Turn everything from the line containing "Is (x=703, y=240)" down to the last of the items into a JSON list of strings, with one string per line and blank lines left out.
+ + + + +
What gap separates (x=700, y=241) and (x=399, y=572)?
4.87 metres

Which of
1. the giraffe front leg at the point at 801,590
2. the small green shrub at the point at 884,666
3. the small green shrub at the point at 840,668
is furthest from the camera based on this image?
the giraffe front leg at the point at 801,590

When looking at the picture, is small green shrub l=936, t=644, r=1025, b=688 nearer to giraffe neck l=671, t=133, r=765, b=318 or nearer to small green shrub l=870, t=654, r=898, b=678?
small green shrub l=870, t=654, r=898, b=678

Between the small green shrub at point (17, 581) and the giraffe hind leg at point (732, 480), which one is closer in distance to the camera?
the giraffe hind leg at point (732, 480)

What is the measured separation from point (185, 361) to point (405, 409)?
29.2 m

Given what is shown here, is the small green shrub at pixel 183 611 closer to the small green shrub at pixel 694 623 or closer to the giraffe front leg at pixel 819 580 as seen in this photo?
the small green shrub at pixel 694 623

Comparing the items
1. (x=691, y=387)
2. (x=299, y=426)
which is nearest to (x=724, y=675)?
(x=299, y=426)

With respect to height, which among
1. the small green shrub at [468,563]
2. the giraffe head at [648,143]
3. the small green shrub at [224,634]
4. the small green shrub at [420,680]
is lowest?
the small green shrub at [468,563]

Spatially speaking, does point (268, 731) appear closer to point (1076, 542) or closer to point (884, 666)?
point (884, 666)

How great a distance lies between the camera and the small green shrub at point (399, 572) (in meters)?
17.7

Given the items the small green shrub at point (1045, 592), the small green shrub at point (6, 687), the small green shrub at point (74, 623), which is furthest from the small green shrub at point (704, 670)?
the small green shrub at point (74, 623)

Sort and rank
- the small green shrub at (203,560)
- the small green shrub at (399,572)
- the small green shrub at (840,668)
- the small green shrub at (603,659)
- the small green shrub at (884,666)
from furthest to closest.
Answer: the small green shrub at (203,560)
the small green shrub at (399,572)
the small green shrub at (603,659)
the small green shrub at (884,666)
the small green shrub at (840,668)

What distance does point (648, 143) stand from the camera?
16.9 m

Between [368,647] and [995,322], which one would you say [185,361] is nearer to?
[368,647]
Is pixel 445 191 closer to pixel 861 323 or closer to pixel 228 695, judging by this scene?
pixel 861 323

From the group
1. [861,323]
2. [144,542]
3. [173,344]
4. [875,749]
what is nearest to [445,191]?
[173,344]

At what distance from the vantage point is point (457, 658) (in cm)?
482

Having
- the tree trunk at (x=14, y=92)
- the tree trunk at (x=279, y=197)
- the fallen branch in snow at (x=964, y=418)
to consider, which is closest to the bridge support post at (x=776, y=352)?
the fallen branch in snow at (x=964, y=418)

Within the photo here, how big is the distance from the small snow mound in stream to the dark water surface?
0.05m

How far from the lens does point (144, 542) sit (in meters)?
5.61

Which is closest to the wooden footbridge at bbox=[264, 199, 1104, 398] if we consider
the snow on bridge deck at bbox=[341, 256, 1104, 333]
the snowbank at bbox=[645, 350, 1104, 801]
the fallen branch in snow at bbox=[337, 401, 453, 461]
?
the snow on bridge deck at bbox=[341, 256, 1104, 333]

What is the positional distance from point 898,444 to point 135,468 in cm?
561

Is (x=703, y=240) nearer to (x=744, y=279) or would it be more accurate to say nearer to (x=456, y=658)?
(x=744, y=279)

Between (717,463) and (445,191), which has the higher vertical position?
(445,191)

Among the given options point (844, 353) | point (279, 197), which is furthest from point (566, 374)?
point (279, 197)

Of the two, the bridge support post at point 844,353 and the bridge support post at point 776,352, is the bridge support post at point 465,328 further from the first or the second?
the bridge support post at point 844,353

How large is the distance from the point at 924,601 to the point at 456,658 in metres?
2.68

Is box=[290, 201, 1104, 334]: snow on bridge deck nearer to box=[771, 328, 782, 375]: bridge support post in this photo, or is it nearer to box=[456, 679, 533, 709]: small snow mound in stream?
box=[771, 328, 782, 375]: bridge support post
+ + + + +
- COMPLETED EXERCISE
[
  "Is (x=703, y=240) nearer to (x=744, y=279) or would it be more accurate to say nearer to (x=456, y=658)?",
  "(x=744, y=279)",
  "Between (717,463) and (445,191), which has the higher vertical position?",
  "(445,191)",
  "Among the given options point (844, 353) | point (279, 197), which is furthest from point (566, 374)?",
  "point (279, 197)",
  "Of the two, the bridge support post at point 844,353 and the bridge support post at point 776,352, is the bridge support post at point 465,328 further from the first or the second?",
  "the bridge support post at point 844,353",
  "How large is the distance from the point at 924,601 to the point at 456,658 in metres?",
  "2.68",
  "Is box=[290, 201, 1104, 334]: snow on bridge deck nearer to box=[771, 328, 782, 375]: bridge support post in this photo, or is it nearer to box=[456, 679, 533, 709]: small snow mound in stream?",
  "box=[771, 328, 782, 375]: bridge support post"
]